Micromax Canvas 2 runs Android 4.0.4 (Ice Cream Sandwich). Micromax has
skinned some elements of the user interface, such as the app icons and
the notification tray. The notification tray includes toggles for
settings such as Wi-Fi, Brightness, Rotation, Bluetooth, GPS, Data and
profiles (for alerts and other notifications). Similar to other ICS
devices, there are five customisable home screens that can be filled
with app shortcuts and widgets.
Micromax has also included some of its
own apps including its own apps and content store, M! Store, and
services store, M! Zone, in addition to its messaging app, HookUp, and
friends locator app, M! Buddy and a few games (Fruit Devil, Cricket
Fever). The handset also offers FM Radio.
The handset sports three
capacitive buttons - a Menu key, Home button and a Back key.

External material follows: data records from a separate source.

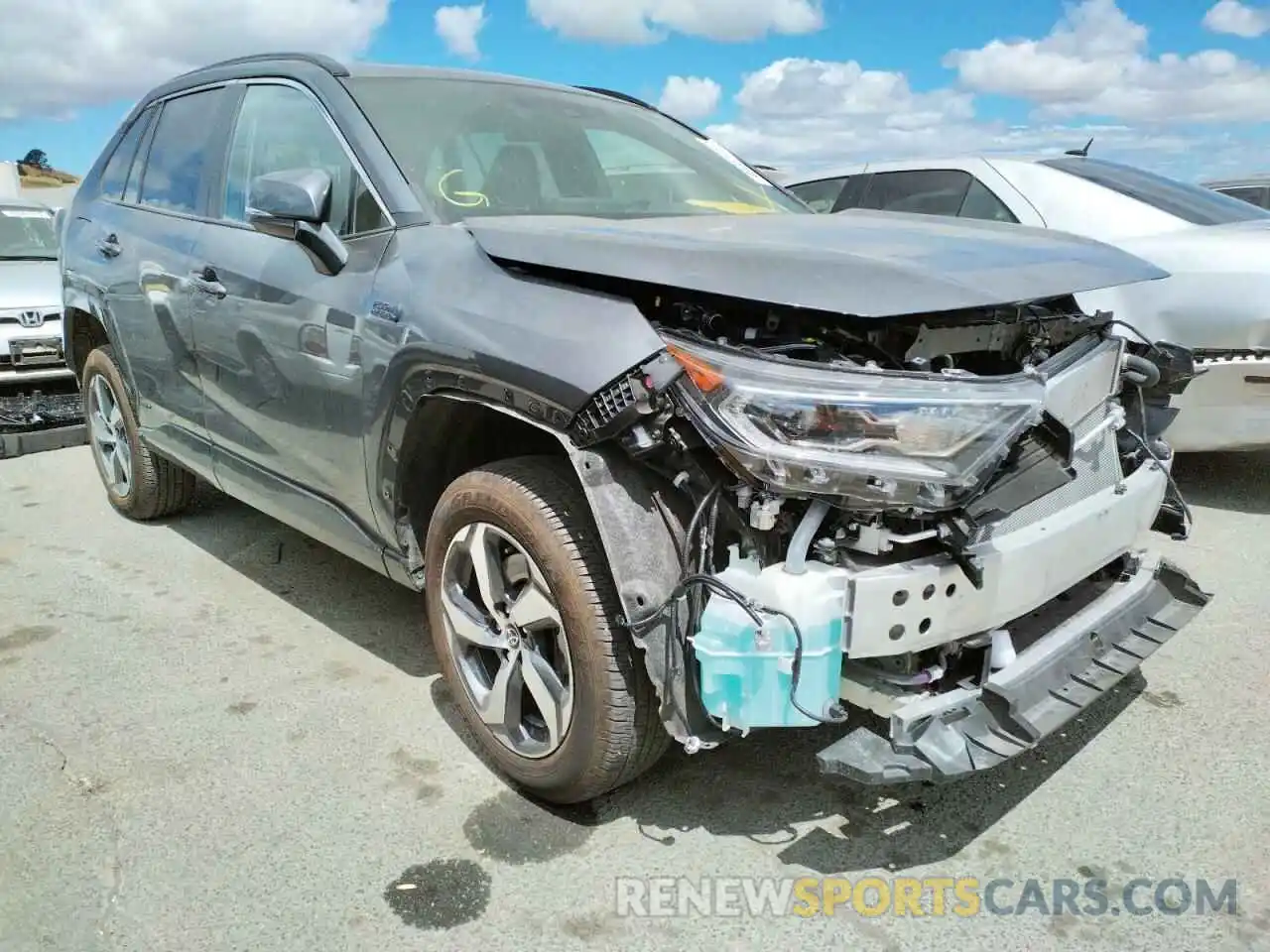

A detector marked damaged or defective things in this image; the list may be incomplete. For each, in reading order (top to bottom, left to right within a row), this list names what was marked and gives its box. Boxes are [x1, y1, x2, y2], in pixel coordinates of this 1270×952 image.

crumpled hood [0, 256, 62, 309]
crumpled hood [460, 208, 1167, 315]
damaged toyota rav4 [60, 54, 1206, 801]
broken headlight [667, 337, 1040, 512]
crushed front bumper [814, 555, 1206, 785]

Long
pressing the Home key opens the app-switcher for switching between
open/previously accessed apps. To be honest, we find the menu button
redundant. Perhaps, Micromax could allow users to use the menu button
exclusively as the app-switcher, on the lines of newer HTC phones.Also,
the phone could do with stock icons, and we're not sure why Micromax
decided to skin them. We also noticed that Micromax's app store was
offering apps such as Viber and Nimbuzz, which are otherwise free, as
paid apps.We checked with Micromax and they informed that their app
store offers ad-free versions of the apps.
During our use of the
phone we noticed some minor lag, especially while playing games, but
other than that, we'd rate our overall experience as above average. We
expected a bit more from a phone that runs on a dual-core processor.

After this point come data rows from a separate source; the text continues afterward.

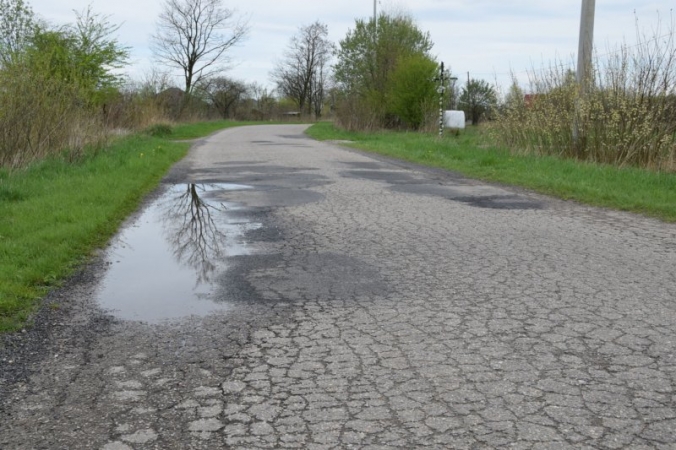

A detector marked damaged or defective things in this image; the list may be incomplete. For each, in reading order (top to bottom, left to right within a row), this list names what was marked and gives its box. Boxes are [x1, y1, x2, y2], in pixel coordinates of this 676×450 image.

cracked asphalt surface [1, 124, 676, 450]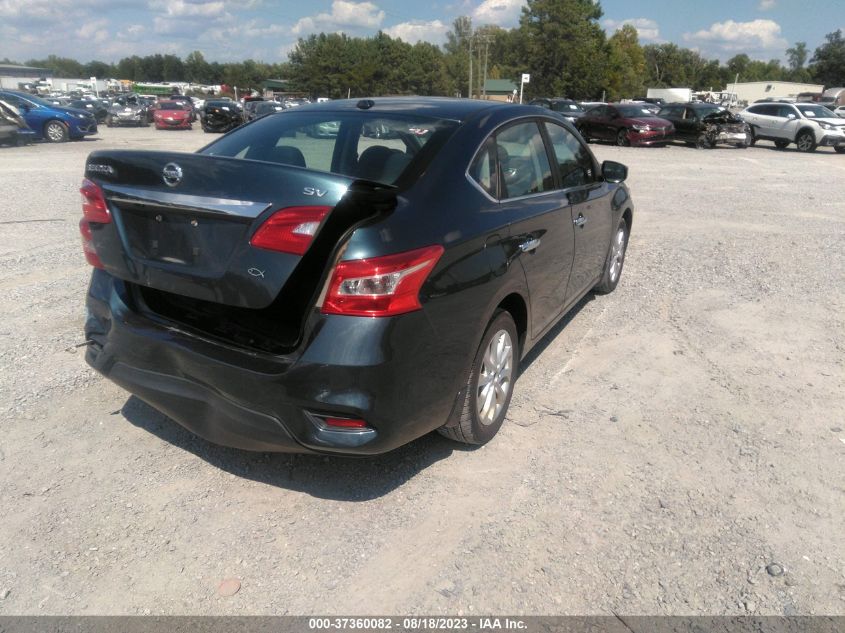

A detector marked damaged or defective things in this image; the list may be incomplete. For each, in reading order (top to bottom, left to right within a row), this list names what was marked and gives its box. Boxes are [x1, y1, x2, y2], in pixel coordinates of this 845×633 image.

damaged vehicle [106, 95, 151, 127]
damaged vehicle [202, 100, 244, 133]
damaged vehicle [656, 103, 748, 149]
damaged vehicle [81, 97, 632, 454]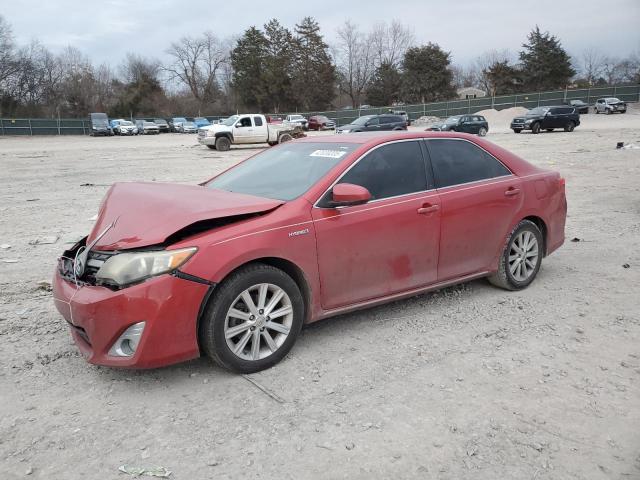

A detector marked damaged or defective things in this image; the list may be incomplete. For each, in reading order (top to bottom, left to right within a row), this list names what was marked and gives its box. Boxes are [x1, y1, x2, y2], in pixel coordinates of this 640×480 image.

crumpled hood [87, 182, 282, 251]
damaged bumper [52, 266, 209, 368]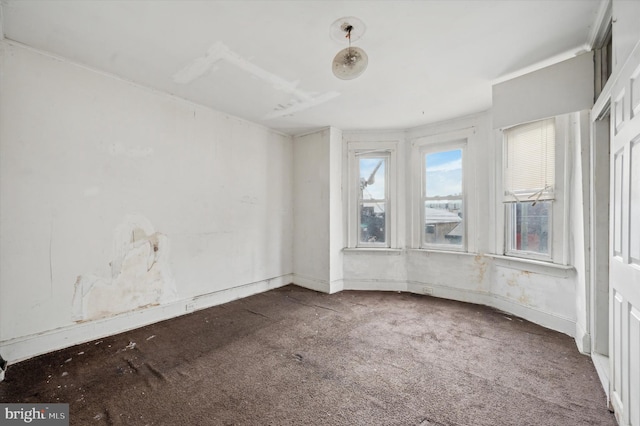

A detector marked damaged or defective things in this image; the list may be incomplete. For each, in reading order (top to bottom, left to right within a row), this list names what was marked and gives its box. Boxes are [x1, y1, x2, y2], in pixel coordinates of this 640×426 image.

peeling paint [170, 41, 340, 119]
water damaged wall [0, 42, 294, 362]
peeling paint [72, 215, 178, 322]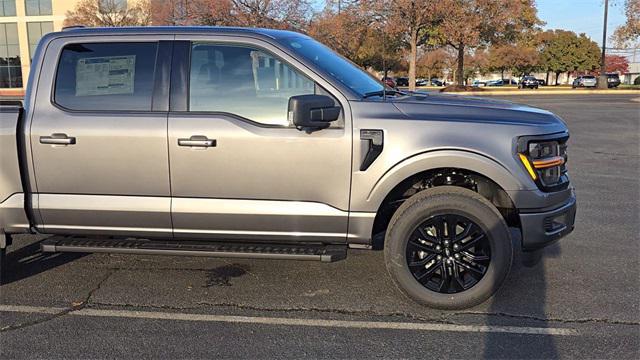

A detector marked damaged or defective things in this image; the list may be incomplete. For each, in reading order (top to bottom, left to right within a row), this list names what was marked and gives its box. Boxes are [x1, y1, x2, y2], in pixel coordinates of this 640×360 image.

crack in asphalt [0, 268, 115, 334]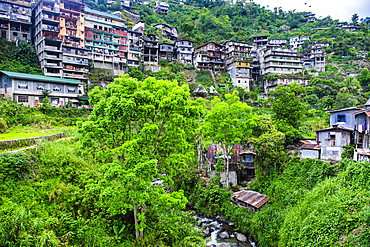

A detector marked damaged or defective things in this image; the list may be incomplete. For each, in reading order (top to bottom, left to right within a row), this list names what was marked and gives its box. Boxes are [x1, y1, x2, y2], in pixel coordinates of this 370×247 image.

rusty metal roof [231, 191, 268, 208]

We're not sure if the phone would get updated to Jelly Bean, which
offers a smoother user experience compared to ICS.
Performance/ Battery Life
phone is powered by a 1GHz dual-core processor that is a MediaTek
chip, and has 512MB of RAM on board. We did not encounter any crashes
while working on the phone and multitasking was comfortable. We did
notice some lag while navigating through the menu, and while playing
some games. We were not able to play 1020p HD video clips, and 720p
clips also stuttered. The phone also doesn't support .avi videos
natively, but that can be easily fixed by downloading third-party video
The phone comes with the native Android browser and
renders all webpages well. The phone doesn't come with Adobe Flash. The
speaker on the phone delivers good quality sound but volume levels are
low. Also, since the speaker is located at the back, the volume levels
further decrease when the phone lies on its back. The phone
surprisingly doesn't include an ambient light-sensor, so there's no
setting for automatic brightness, and the user would need to manually
set brightness levels for the screen.
Call quality was good. The phone is a dual-SIM GSM phone with support for one active and the other in active-standby mode.

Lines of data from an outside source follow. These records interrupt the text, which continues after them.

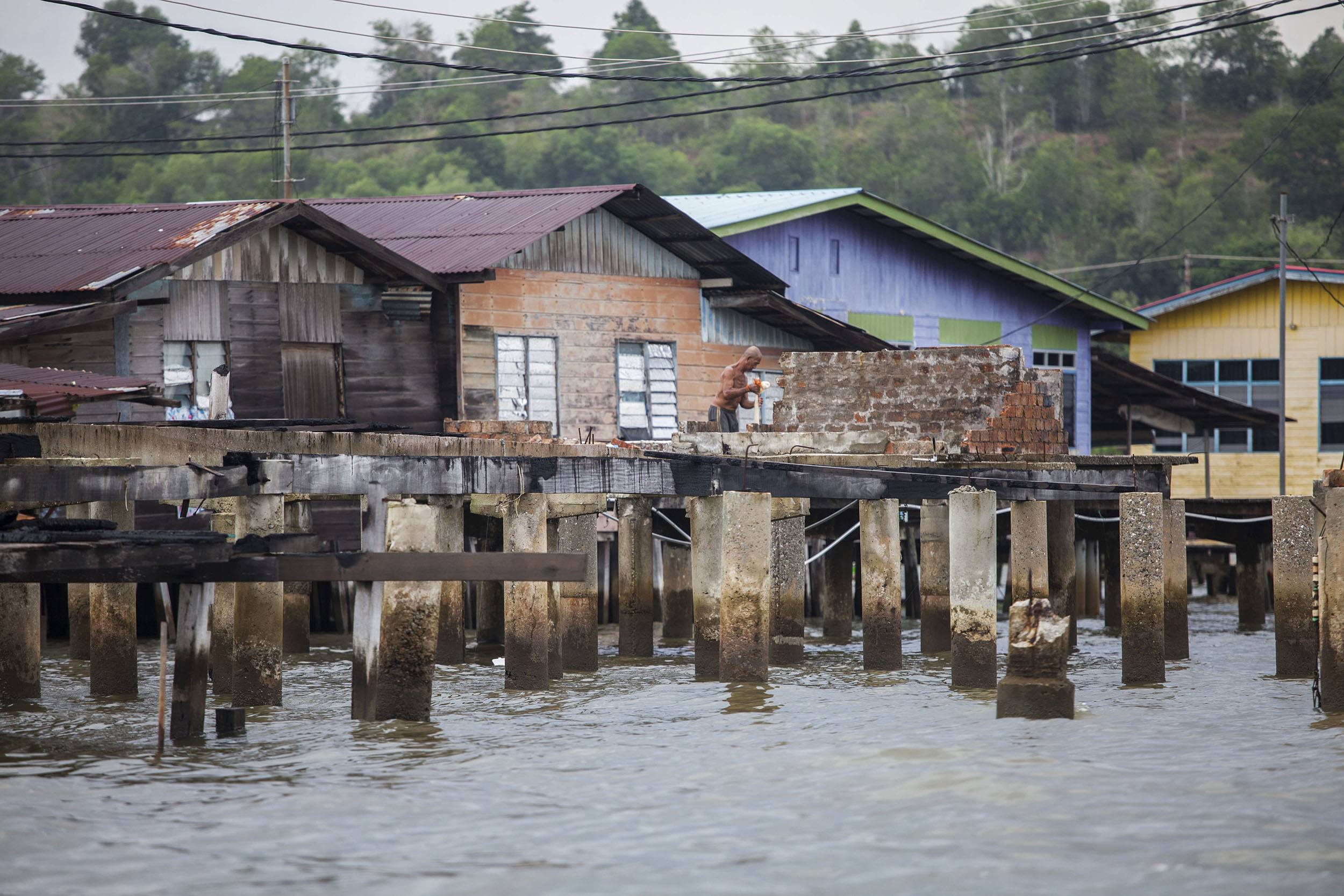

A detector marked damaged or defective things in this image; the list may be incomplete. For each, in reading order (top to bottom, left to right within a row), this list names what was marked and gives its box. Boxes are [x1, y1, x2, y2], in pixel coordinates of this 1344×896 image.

rusted roof [0, 201, 277, 295]
rusted roof [308, 184, 783, 288]
rusted roof [0, 361, 161, 417]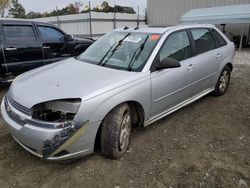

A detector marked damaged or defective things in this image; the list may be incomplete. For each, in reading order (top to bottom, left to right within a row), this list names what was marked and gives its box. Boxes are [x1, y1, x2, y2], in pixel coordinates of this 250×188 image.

front bumper damage [1, 96, 100, 161]
cracked headlight [31, 98, 81, 123]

Micromax Canvas 2 comes with a 2000mAh battery and we were satisfied
with the backup that it offered. We were able to get around 7 hours of
video playback, even with the display on full brightness levels. With
intermediate usage during the day, including playing games, a few calls,
and e-mail and Twitter notifications turned on, we were able to get
about one-and-a-half days of backup. The phone would easily give 7-9
hours of usage on a single charge.
A110- Canvas 2 is a decent upgrade to the A100. A 5-inch screen phone at
a price point of Rs 9,990 is indeed a value for money proposition. We
wish Micromax could have offered a better screen, and shipped this phone
with Android 4.1 Jelly Bean. Micromax has already announced the
successor to the Canvas 2, the A116 or Canvas HD, which is expected to
be available in February. The Canvas HD features a Quad-core processor
(again a MediaTek chip), a 5-inch 720p display and Android 4.1 Jelly
Bean. It's expected to be priced below Rs. 15,000. So if you can spend a
little more, we'd recommend waiting for the Canvas HD. There's also the
Karbonn S1 Titanium, which also has a quad-core processor, and sports a
4.5-inch qHD (960x540) multi-touch capacitive touch display and runs
Android 4.1 Jelly Bean. The phone's been priced at Rs 10,990 and
pre-bookings have already started. But we'd wait until we've had a
chance to run that unit through our tests before recommending.